A flawed hero is better than one who is perceived as an outstanding moral example or role model. You can relate to them better than you could with a hero who appears to have no flaws.
 

Yeah. To be a hero is to be an outstanding moral example or role model, by the standards of one's culture (a standard that obviously shifts with time and space). I prefer that D&D not make that demand on PCs and players.
I only asked because you previously said your PCs aren't protagonists...
 

Yeah. To be a hero is to be an outstanding moral example or role model, by the standards of one's culture (a standard that obviously shifts with time and space). I prefer that D&D not make that demand on PCs and players.
In D&D terms a hero is someone who helps/saves others, often through threat of bodily harm or death.

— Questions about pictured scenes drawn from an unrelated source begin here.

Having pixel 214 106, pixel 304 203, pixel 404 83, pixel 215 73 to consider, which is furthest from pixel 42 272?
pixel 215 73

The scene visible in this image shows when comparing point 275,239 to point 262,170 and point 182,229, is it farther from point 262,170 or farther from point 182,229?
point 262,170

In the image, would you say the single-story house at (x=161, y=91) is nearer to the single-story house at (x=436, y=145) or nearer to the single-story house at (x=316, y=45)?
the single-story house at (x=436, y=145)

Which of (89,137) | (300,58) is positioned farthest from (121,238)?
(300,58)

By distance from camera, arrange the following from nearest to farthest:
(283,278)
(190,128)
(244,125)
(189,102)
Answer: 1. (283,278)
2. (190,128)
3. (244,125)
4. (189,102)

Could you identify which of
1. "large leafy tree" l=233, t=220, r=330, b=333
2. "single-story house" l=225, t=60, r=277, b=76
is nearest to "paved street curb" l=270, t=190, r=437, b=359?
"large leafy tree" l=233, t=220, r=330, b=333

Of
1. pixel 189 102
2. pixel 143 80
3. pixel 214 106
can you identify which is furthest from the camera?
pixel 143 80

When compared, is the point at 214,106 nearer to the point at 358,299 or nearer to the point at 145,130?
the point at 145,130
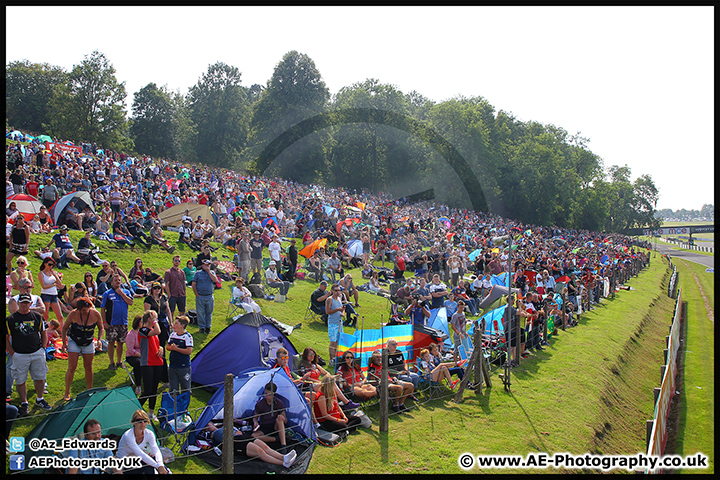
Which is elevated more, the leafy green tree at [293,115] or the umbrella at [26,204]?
the leafy green tree at [293,115]

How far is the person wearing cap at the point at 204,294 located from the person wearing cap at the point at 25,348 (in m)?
4.06

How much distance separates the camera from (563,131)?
104562 mm

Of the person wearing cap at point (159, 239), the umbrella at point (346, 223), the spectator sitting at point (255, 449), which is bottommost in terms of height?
the spectator sitting at point (255, 449)

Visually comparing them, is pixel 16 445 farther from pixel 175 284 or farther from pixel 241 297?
pixel 241 297

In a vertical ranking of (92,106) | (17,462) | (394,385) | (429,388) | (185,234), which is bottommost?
(429,388)

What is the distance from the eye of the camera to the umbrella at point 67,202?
17.8m

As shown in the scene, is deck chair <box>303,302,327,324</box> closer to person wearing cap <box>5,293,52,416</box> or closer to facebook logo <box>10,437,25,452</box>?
person wearing cap <box>5,293,52,416</box>

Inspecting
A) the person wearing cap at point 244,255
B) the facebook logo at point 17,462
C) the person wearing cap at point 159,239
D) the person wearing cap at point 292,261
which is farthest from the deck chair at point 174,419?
the person wearing cap at point 159,239

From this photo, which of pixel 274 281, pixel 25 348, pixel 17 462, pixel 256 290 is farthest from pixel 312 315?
pixel 17 462

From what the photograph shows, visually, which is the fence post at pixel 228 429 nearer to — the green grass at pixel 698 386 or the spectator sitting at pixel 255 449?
the spectator sitting at pixel 255 449

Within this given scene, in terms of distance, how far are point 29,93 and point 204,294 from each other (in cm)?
6356

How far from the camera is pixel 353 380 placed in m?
9.48

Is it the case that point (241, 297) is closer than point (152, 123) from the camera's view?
Yes
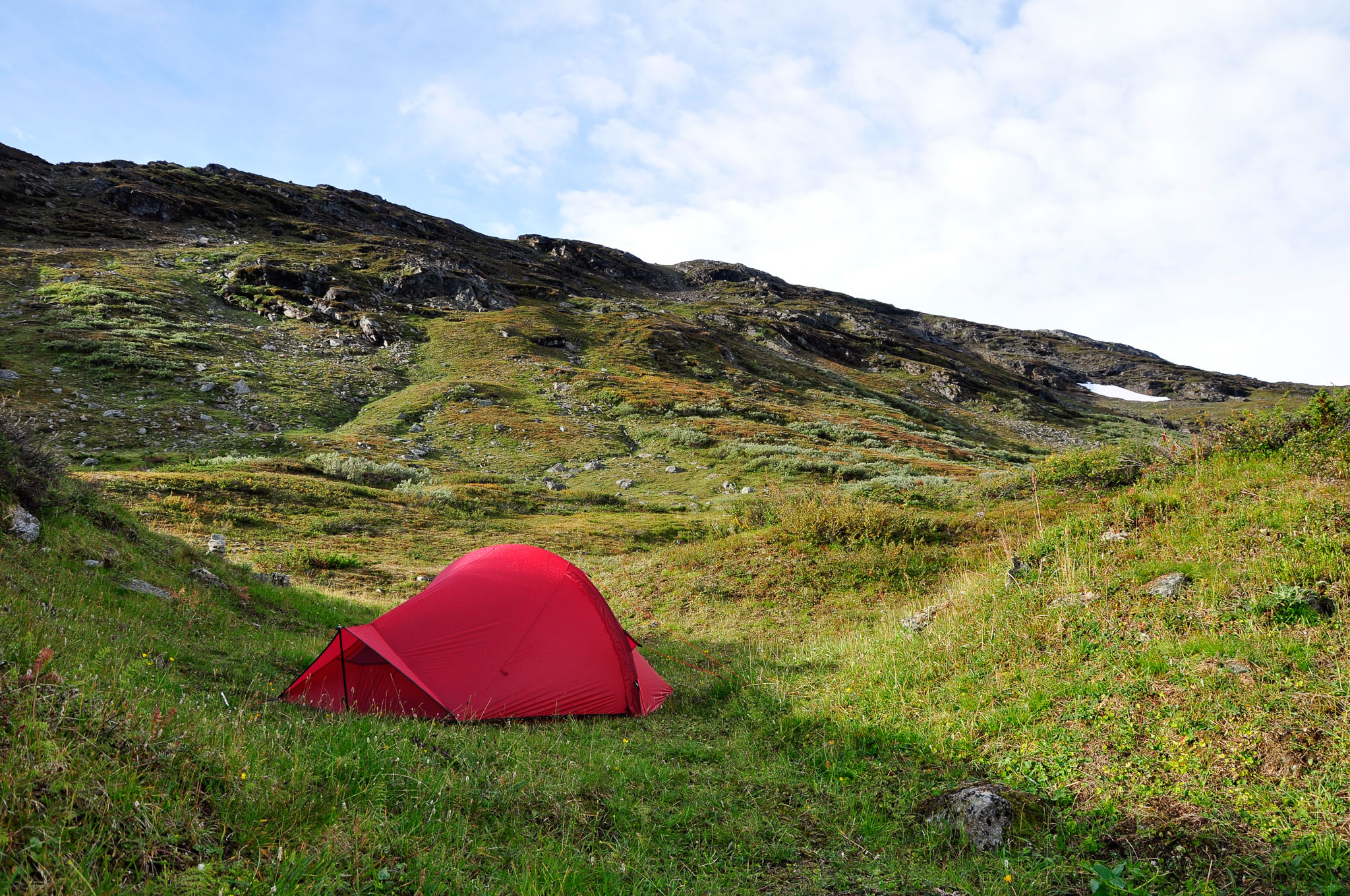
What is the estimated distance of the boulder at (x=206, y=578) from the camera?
1073 cm

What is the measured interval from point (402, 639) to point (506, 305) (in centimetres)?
7189

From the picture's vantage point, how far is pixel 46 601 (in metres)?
7.00

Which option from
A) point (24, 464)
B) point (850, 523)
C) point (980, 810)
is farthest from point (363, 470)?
point (980, 810)

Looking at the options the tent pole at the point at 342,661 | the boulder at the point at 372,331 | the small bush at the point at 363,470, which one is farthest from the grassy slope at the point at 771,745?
the boulder at the point at 372,331

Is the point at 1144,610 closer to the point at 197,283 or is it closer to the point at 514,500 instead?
the point at 514,500

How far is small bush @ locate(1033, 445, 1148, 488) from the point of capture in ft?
44.5

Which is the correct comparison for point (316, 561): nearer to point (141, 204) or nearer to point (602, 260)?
point (141, 204)

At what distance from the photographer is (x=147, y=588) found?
9.05 meters

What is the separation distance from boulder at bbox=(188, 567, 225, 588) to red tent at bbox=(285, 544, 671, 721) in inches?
166

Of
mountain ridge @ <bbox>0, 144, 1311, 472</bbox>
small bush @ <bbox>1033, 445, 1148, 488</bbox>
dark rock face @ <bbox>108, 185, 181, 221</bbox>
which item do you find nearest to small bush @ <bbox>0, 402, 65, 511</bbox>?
small bush @ <bbox>1033, 445, 1148, 488</bbox>

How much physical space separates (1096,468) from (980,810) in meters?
11.8

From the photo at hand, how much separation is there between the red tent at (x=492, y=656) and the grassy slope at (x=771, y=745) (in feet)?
1.85

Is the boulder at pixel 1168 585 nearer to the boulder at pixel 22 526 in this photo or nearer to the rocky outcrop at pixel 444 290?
the boulder at pixel 22 526

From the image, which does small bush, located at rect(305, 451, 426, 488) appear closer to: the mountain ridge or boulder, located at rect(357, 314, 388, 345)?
the mountain ridge
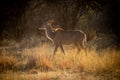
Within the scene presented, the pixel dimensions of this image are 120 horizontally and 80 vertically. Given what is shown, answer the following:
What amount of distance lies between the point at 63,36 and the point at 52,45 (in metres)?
0.22

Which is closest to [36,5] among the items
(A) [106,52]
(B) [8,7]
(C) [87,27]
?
(B) [8,7]

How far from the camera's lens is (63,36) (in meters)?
6.30

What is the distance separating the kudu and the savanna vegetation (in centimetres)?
6

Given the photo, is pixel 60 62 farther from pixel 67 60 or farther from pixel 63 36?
pixel 63 36

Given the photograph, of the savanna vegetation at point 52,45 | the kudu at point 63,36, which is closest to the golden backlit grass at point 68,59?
the savanna vegetation at point 52,45

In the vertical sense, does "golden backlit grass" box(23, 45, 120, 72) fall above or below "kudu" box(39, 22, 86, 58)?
below

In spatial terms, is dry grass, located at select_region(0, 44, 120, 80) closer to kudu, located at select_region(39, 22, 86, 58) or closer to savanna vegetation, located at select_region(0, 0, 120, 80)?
savanna vegetation, located at select_region(0, 0, 120, 80)

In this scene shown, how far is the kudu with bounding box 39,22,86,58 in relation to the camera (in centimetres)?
623

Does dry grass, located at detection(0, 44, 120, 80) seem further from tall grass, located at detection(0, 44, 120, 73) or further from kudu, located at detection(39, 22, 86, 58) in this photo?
kudu, located at detection(39, 22, 86, 58)

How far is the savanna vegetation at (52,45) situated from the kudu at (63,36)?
2.5 inches

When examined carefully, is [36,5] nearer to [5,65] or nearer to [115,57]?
[5,65]

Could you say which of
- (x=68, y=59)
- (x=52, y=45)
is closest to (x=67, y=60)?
(x=68, y=59)

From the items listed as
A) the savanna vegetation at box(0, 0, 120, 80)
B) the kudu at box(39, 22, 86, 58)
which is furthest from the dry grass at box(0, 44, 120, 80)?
the kudu at box(39, 22, 86, 58)

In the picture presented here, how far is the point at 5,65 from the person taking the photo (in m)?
6.20
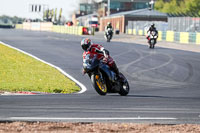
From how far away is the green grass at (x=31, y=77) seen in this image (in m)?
17.5

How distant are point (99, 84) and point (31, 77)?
7.90m

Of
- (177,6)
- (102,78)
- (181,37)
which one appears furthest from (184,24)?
(177,6)

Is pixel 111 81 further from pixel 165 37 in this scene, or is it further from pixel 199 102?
pixel 165 37

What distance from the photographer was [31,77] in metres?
21.2

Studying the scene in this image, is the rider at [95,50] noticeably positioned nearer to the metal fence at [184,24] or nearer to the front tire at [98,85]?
the front tire at [98,85]

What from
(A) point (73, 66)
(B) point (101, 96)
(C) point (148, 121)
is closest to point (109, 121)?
(C) point (148, 121)

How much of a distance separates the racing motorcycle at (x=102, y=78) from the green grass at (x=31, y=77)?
10.6 ft

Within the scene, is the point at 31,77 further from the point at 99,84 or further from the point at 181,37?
the point at 181,37

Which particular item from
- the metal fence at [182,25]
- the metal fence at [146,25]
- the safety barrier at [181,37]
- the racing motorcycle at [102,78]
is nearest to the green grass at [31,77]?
the racing motorcycle at [102,78]

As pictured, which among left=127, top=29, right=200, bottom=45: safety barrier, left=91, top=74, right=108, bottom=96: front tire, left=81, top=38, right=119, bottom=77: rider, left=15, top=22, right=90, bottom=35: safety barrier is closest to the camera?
left=81, top=38, right=119, bottom=77: rider

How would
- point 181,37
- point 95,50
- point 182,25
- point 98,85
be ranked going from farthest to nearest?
point 182,25, point 181,37, point 98,85, point 95,50

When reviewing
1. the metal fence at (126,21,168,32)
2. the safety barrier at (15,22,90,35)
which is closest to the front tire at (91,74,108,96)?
the metal fence at (126,21,168,32)

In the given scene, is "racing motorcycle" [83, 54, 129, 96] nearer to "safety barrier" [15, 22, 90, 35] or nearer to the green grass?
the green grass

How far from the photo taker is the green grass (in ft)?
57.6
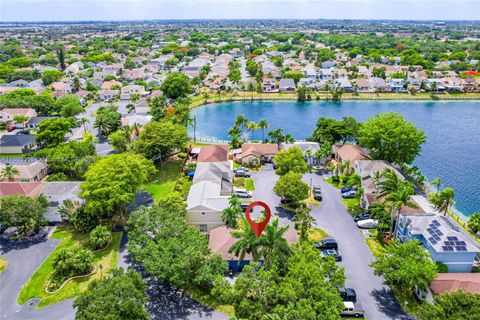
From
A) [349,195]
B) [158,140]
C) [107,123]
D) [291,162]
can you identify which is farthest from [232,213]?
[107,123]

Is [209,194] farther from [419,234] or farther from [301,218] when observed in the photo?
[419,234]

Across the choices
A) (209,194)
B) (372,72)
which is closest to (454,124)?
(372,72)

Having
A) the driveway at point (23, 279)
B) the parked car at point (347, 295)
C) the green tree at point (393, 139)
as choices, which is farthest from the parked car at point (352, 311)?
the green tree at point (393, 139)

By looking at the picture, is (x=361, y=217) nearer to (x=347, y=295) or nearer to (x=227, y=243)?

Or almost every D&D game I've ever been in. In D&D, you can even accept payment for it and be a hero!
 


I only asked because you previously said your PCs aren't protagonists...
They're obviously focused on in play, but I don't consider them protagonists because games are not stories, at least not necessarily and not in a non-emergent way. We're not telling a story together primarily, but instead we're exploring a world together.
 

In D&D terms a hero is someone who helps/saves others, often through threat of bodily harm or death. Or almost every D&D game I've ever been in. In D&D, you can even accept payment for it and be a hero!
Yeah, that's a narrative the game pushes, but it didn't used to and it doesn't have to, and there are plenty of D&D-adjacent games (Dungeon Crawl Classics is a good example) that still don't.
 

Yeah, that's a narrative the game pushes, but it didn't used to and it doesn't have to, and there are plenty of D&D-adjacent games (Dungeon Crawl Classics is a good example) that still don't.
I've been playing games that way, and not narrative games, since 1e when I started playing. We took jobs or sometimes helped for free. We killed rampaging monsters, saving farms and villages. We rescued princesses from dragons and evil dukes. And on and on. We ended up heroes(in D&D terms), because that's just how the vast majority of games go.
 

I've been playing games that way, and not narrative games, since 1e when I started playing. We took jobs or sometimes helped for free. We killed rampaging monsters, saving farms and villages. We rescued princesses from dragons and evil dukes. And on and on. We ended up heroes(in D&D terms), because that's just how the vast majority of games go.
Fair enough, but that doesn't go against anything I said. I never said that playing the hero wasn't popular.